Why is it important to understand this?  Because the SSAE 16 standard specifically states that it be used only for ICFR, NOT non-ICFR.  That means for the vast majority of financial institution’s vendor relationships such as core vendors and IT vendors, the SSAE 16 may not be the most relevant report to request or to receive.

You’ll also need to understand SOC reports.  SOC stands for Service Organization Controls, and there are 3 options; SOC 1, SOC 2 and SOC 3 (and a Type I and Type II for the first 2).  Here is the best way to understand them:

  • SOC 1 – equivalent to the current SAS 70 for ICFR engagements
  • SOC 2 – attests to controls relevant to data privacy, security, confidentiality, integrity and availability
  • SOC 3 – equivalent to the current SysTrust and WebTrust reporting standards

Again, the SOC 1 and SOC 2 reports can be prepared as either a Type I (a point in time) or Type II (a period of time, typically 6 months).

Will the SOC 1 or the SOC 2 become the de-facto replacement for the SAS 70?  In my opinion, the SOC 2 directly addresses all the concerns a financial institution would have regarding their (and their customers’) information.  But will the SOC 1 morph into something its’ not supposed to be, as the SAS 70 did?  Only time will tell, so stay tuned…

16 Nov 2010

SAS 70 vs. SSAE 16 from the service provider perspective

Although it’s unclear what, if anything, the FFIEC* will say about the new standard before it is officially adopted in June of next year, one thing is certain…both vendors and financial institutions will need to become familiar with the differences in the interim.  And one of the most significant differences between the two reporting standards from the service provider’s perspective is the wider scope of the new standard.  While the SAS 70 auditing standard only called for a description of “controls”, the SSAE 16 standard requires a description of the service provider’s “system”.  A “system” is defined as the services provided, along with the supporting processes, policies, procedures, personnel and operational activities that constitute the service organization’s core activities that are relevant to user entities...including third-party providers.   A SAS  70 report, on the other hand, does not, and might in fact contain language similar to “our examination did not extend to controls of the third-party service organizations…”

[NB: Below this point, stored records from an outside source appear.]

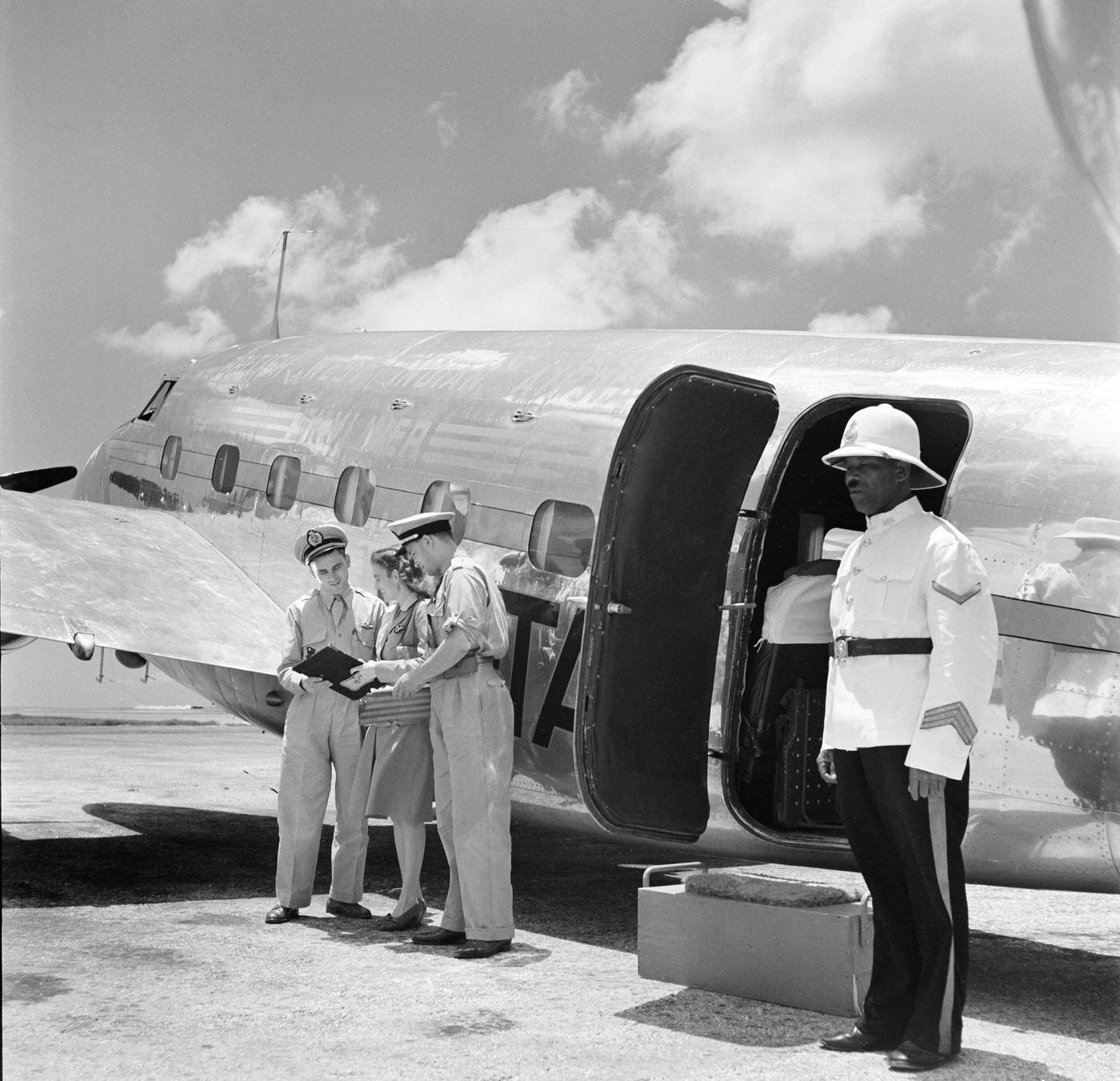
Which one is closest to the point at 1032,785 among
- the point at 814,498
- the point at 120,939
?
the point at 814,498

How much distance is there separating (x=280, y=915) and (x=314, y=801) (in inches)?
26.5

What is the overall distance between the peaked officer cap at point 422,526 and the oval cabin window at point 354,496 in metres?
1.98

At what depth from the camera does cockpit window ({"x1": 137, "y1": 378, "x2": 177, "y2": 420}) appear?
1231 centimetres

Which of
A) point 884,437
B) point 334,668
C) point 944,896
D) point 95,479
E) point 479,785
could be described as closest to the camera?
point 944,896

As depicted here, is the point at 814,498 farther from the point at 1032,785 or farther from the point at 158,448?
the point at 158,448

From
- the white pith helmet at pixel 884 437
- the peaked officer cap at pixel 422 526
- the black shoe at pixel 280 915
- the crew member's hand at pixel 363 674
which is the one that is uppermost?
the white pith helmet at pixel 884 437

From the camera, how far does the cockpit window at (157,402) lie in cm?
1231

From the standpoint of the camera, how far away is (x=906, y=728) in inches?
195

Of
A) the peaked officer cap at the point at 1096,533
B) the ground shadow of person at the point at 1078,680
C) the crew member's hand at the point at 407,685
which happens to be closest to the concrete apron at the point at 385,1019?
the ground shadow of person at the point at 1078,680

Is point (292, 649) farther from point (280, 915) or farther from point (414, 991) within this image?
point (414, 991)

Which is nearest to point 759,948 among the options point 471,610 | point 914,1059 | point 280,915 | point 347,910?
point 914,1059

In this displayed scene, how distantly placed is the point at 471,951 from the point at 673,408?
9.62ft

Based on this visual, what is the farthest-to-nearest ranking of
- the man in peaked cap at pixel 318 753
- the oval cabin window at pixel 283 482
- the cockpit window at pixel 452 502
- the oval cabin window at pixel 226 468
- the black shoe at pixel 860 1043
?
the oval cabin window at pixel 226 468, the oval cabin window at pixel 283 482, the cockpit window at pixel 452 502, the man in peaked cap at pixel 318 753, the black shoe at pixel 860 1043

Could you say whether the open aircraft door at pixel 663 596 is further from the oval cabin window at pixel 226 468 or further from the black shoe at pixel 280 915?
the oval cabin window at pixel 226 468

The implication of this expansion from “controls” to “system” is more than conceptual.  On the plus side for the financial institution, a more expansive report allows for a more accurate representation of the actual risk, resulting in a more thorough risk assessment.  The primary advantage for the service provider is that they won’t be required to re-issue a report if they add additional products or services, only if there are material changes in the supporting infrastructure.  This makes sense, because the adequacy and effectiveness of controls depends more on the environment in which the controls operate, and less on the specific services the environment supports or provides.

The new standard definitely places a bigger burden on the service provider, but the financial institution is still required to carefully and critically evaluate whether the new report adequately supports their oversight responsibilities.

*The term “SAS 70” is used 30 times, and in 8 of the 12 FFIEC Examination Handbooks.